*** Selected excerpt ***
Boor Review: The Time Travelers Wife, By: Audrey Niffenegger
I rated this book four out of Five stars for ingenuity, and thinking about the plot when I wasn’t reading the book.
One of my very best friends loaned me this book ages ago, but it has been lingering on my nightstand forever. I think having seen the film already, I felt less inclined to read the book. It became the perfect summer read for me. I took it with me on a long family road trip.
What I enjoyed about the book:
1) The characters. I didn’t encounter any character in the book that I did not find interesting or easy to like. They were all layered, complicated, endearing, and flawed.
2) The prose. It’s rare to encounter a modern book with well-balanced artistic prose that do not make the work come across as trying to hard or transform the work into self indulgent, poetic, silliness. The prose worked in this book. I loved the descriptions of Clare at work as an artist. I felt like I was sitting beside Clare watching her create. The author’s descriptions of winter were genuine. You are brought into each moment with the characters using descriptions of weather, food, and clothing.
3) The ingenuity. Sure time travel in a book is not new, but the authors take on it was different. The rules around how the characters could or could not control time travel, and how this impacted Henry’s outlook and his life, was fun and inventive.
What I did not like about the book:
1) Character voices. The book is written in first person point of view. The reader moves back and forth between Clare and Henry. There were times when I was not sure who the narrator was because Henry and Clare use the same voice. They describe things the same way. There were times I just could not imagine a man talking the way Henry did. Maybe I live a sheltered life, but I have never heard a woman refer to her own vagina as her cunt. Not a word I expected cute little catholic Clare to use.
*** End of Selected excerpt ***
◆ **Tasks for this exercise**
a) From the book review, return the passage that opens with the words containing "3) The ingenuity." and closes with "fun and inventive.", copying it word for word.
b) According to the book review, how many stars did the reviewer give the book?
c) Continue the book review, picking up after its final sentence.
*** Dataset content ***
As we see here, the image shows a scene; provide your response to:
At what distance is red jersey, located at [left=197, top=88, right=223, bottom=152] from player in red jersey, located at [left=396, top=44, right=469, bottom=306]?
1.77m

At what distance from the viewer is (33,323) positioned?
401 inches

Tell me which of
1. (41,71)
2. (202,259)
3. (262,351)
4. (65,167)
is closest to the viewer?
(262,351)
*** End of Dataset content ***
*** Dataset content ***
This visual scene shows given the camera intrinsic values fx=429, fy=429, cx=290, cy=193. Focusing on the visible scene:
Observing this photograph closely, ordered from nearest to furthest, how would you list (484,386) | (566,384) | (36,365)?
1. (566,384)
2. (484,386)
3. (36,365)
*** End of Dataset content ***
◆ **List of answers**
a)
3) The ingenuity. Sure time travel in a book is not new, but the authors take on it was different. The rules around how the characters could or could not control time travel, and how this impacted Henry’s outlook and his life, was fun and inventive.

b) Four out of five stars.

c)
2) Consistent use of prose. The author has the ability to eloquently describe things, however when it is time to get down and dirty she looses her flare. Talking about sex, a brutal death, or miscarriage-the language transforms into fifth grade fluency. Henry sounded like he took pleasure in telling Clare about his mother’s death. Like he was trying to shock her. He relates it in a brutal and grotesque way I found strange for someone talking about the death of someone dear to them. Clare’s descriptions of her miscarriages are not medically accurate. This surprised me considering the author consulted librarians and paper makers in her research for the book. Each and every sex scene (if and when sex is ever described) is anxiously mentioned. I found this strange considering Henry was supposed to be a cad before he meets Clare. Shouldn’t his point of view revel in sex with rich descriptions? Nope, Henry can describe the texture of a book better than his wifes skin, and he sounds like virgin catholic girl Clare whenever he talks about sex.
3) The author telling and not showing Henry’s former bad boy self. I kept wondering about Ingrid and her relevance in the book. I think her presence was intended to highlight Henry’s womanizing bad boy history. I never once believed Henry had this former persona, but the scenes with Ingrid do not achieve this. I wanted physical proof, but after awhile it becomes one of those, “because the author says so” kind of things.
The plot of the book is close to what you will or maybe have already seen in the film. For the most part the book is a relaxing and interesting read.